* _Instructions to follow_:
Please take the lines from the one holding "site DEB_S1_F11." through the one holding "Label granularity: sequence-level." in the data below and copy them exactly.

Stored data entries
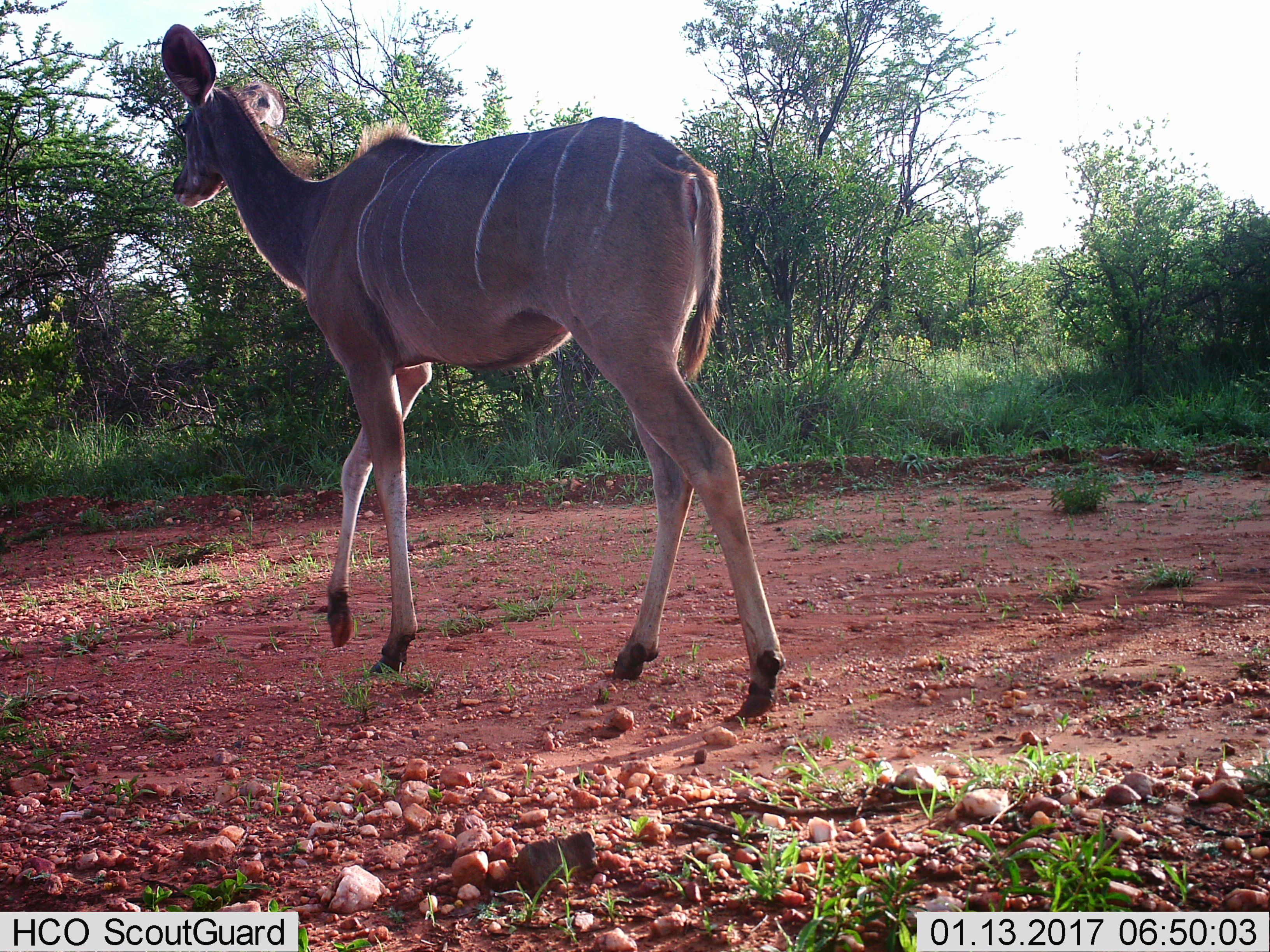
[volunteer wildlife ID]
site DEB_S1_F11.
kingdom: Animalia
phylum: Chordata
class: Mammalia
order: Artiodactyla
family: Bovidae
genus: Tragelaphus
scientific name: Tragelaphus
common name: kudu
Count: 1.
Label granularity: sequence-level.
---
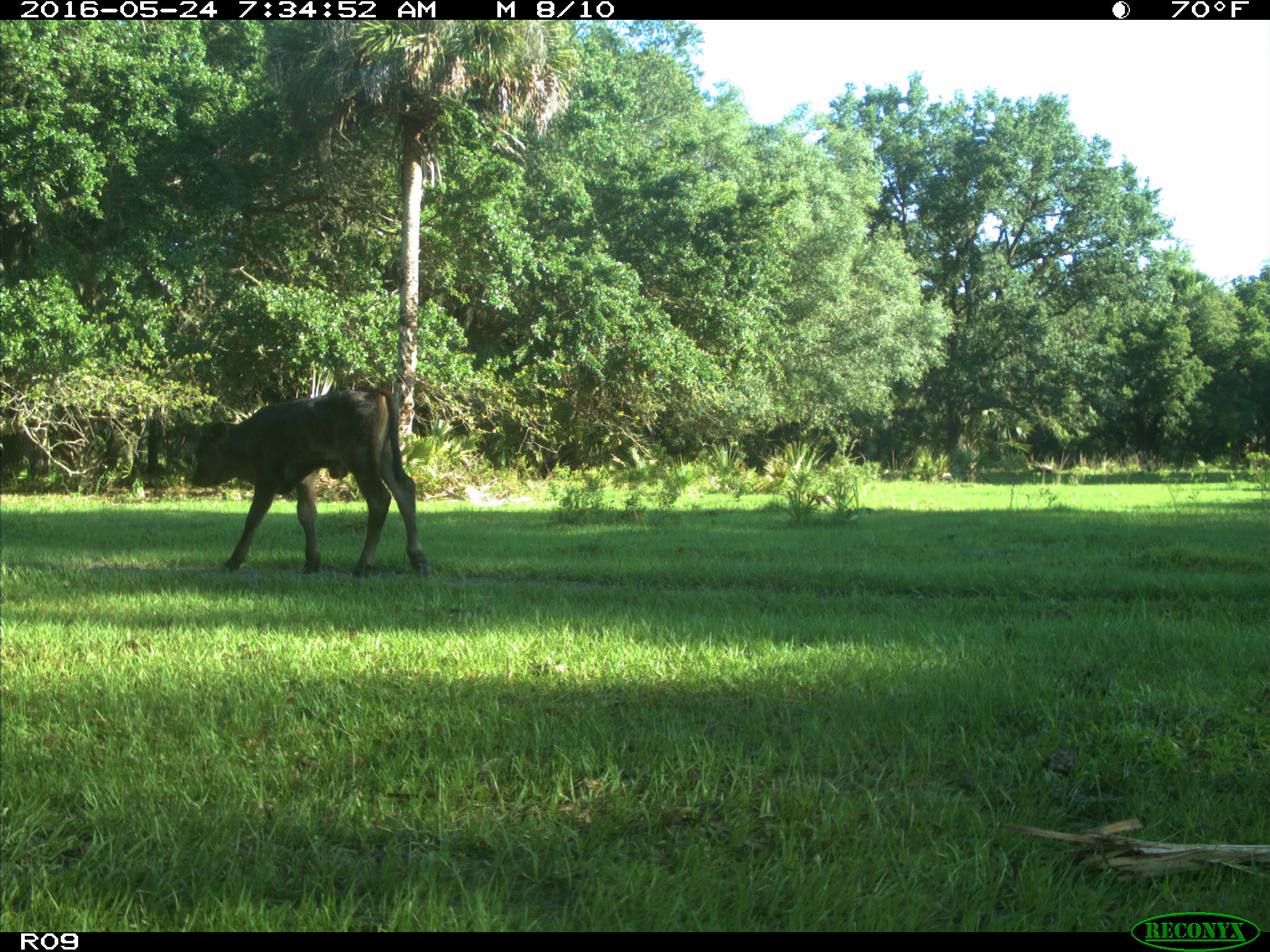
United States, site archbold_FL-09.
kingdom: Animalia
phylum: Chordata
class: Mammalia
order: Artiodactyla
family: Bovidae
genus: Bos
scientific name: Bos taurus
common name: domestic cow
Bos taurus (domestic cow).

* _Solution to this task_:
site DEB_S1_F11.
kingdom: Animalia
phylum: Chordata
class: Mammalia
order: Artiodactyla
family: Bovidae
genus: Tragelaphus
scientific name: Tragelaphus
common name: kudu
Count: 1.
Label granularity: sequence-level.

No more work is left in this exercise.